🤖 AI Summary
To address hallucination, shallow reasoning, and poor clinical interpretability in large language models (LLMs) for medical question answering, this paper proposes the first causality-aware retrieval-augmented generation (RAG) framework. Our method integrates causal reasoning into medical RAG: (1) causal-aware document retrieval, aligned with diagnostic logic, to enhance evidence relevance; and (2) domain-customized structured chain-of-thought prompting to enable stepwise, traceable clinical reasoning.

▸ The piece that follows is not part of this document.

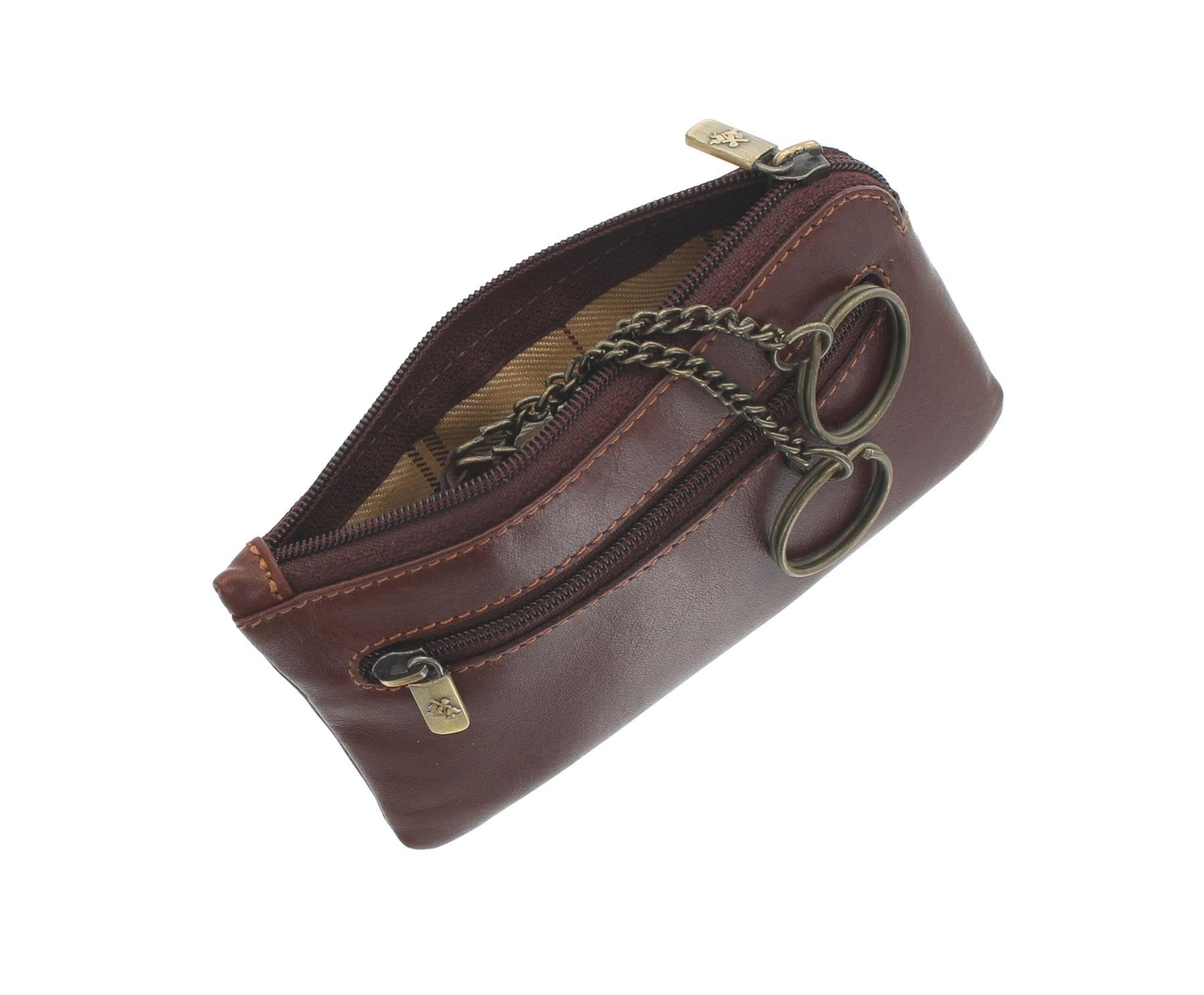 Visconti Monza Collection Geno Leather Coin Purse with Keyring MZ19 Brown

Unlike conventional semantic-matching RAG, our framework explicitly models causal relationships among symptoms, diseases, and treatments, thereby strengthening reasoning depth and interpretability. Evaluated on three medical QA benchmarks, our approach achieves 10.3% and 6.4% absolute accuracy gains over baseline RAG and state-of-the-art domain-adapted methods, respectively, while significantly improving reasoning consistency.
📝 Abstract
Large language models (LLMs) have shown promise in medical question answering but often struggle with hallucinations and shallow reasoning, particularly in tasks requiring nuanced clinical understanding. Retrieval-augmented generation (RAG) offers a practical and privacy-preserving way to enhance LLMs with external medical knowledge. However, most existing approaches rely on surface-level semantic retrieval and lack the structured reasoning needed for clinical decision support. We introduce MedCoT-RAG, a domain-specific framework that combines causal-aware document retrieval with structured chain-of-thought prompting tailored to medical workflows. This design enables models to retrieve evidence aligned with diagnostic logic and generate step-by-step causal reasoning reflective of real-world clinical practice. Experiments on three diverse medical QA benchmarks show that MedCoT-RAG outperforms strong baselines by up to 10.3% over vanilla RAG and 6.4% over advanced domain-adapted methods, improving accuracy, interpretability, and consistency in complex medical tasks.